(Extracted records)
• • • • • • •

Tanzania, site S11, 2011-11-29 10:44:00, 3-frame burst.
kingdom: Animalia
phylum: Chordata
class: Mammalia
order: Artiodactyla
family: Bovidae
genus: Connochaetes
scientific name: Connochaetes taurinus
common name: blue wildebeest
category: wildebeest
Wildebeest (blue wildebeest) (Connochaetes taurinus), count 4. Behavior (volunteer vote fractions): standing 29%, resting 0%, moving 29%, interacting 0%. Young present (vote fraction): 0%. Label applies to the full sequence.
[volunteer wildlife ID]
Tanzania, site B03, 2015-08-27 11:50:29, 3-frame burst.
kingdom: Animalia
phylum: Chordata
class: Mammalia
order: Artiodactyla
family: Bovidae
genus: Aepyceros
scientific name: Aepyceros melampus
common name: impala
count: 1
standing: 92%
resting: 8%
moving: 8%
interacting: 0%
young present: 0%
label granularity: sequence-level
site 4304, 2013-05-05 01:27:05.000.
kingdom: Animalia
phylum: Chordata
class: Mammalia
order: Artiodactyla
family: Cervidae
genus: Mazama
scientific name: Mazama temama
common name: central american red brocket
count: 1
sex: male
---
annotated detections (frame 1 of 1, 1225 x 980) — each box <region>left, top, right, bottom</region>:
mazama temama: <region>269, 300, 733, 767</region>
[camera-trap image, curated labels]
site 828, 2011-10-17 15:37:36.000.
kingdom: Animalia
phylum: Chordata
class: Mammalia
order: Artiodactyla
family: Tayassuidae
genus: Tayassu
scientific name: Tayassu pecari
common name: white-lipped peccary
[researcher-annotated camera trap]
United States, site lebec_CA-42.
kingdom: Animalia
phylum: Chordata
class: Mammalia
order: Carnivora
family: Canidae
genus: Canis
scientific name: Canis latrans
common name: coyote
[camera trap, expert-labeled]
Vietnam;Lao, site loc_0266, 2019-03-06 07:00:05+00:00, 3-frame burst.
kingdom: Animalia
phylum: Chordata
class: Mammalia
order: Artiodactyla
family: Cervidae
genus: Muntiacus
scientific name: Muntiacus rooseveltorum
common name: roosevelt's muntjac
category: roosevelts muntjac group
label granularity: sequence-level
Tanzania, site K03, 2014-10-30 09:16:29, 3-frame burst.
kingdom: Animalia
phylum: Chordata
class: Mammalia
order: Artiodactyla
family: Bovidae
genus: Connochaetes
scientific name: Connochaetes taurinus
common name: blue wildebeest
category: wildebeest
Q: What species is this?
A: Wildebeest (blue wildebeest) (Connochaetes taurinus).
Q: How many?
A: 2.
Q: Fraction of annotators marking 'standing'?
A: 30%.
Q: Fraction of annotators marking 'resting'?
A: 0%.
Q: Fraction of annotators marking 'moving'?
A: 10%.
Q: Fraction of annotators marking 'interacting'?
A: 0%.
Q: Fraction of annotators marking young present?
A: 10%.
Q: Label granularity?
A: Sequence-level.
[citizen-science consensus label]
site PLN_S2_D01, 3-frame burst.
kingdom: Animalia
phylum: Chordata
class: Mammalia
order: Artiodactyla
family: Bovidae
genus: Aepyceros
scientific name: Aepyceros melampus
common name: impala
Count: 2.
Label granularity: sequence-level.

• • • • • • •

# What to produce
Look over the records above and filter for each line with the word "marking".

# Written response
Q: Fraction of annotators marking 'standing'?
Q: Fraction of annotators marking 'resting'?
Q: Fraction of annotators marking 'moving'?
Q: Fraction of annotators marking 'interacting'?
Q: Fraction of annotators marking young present?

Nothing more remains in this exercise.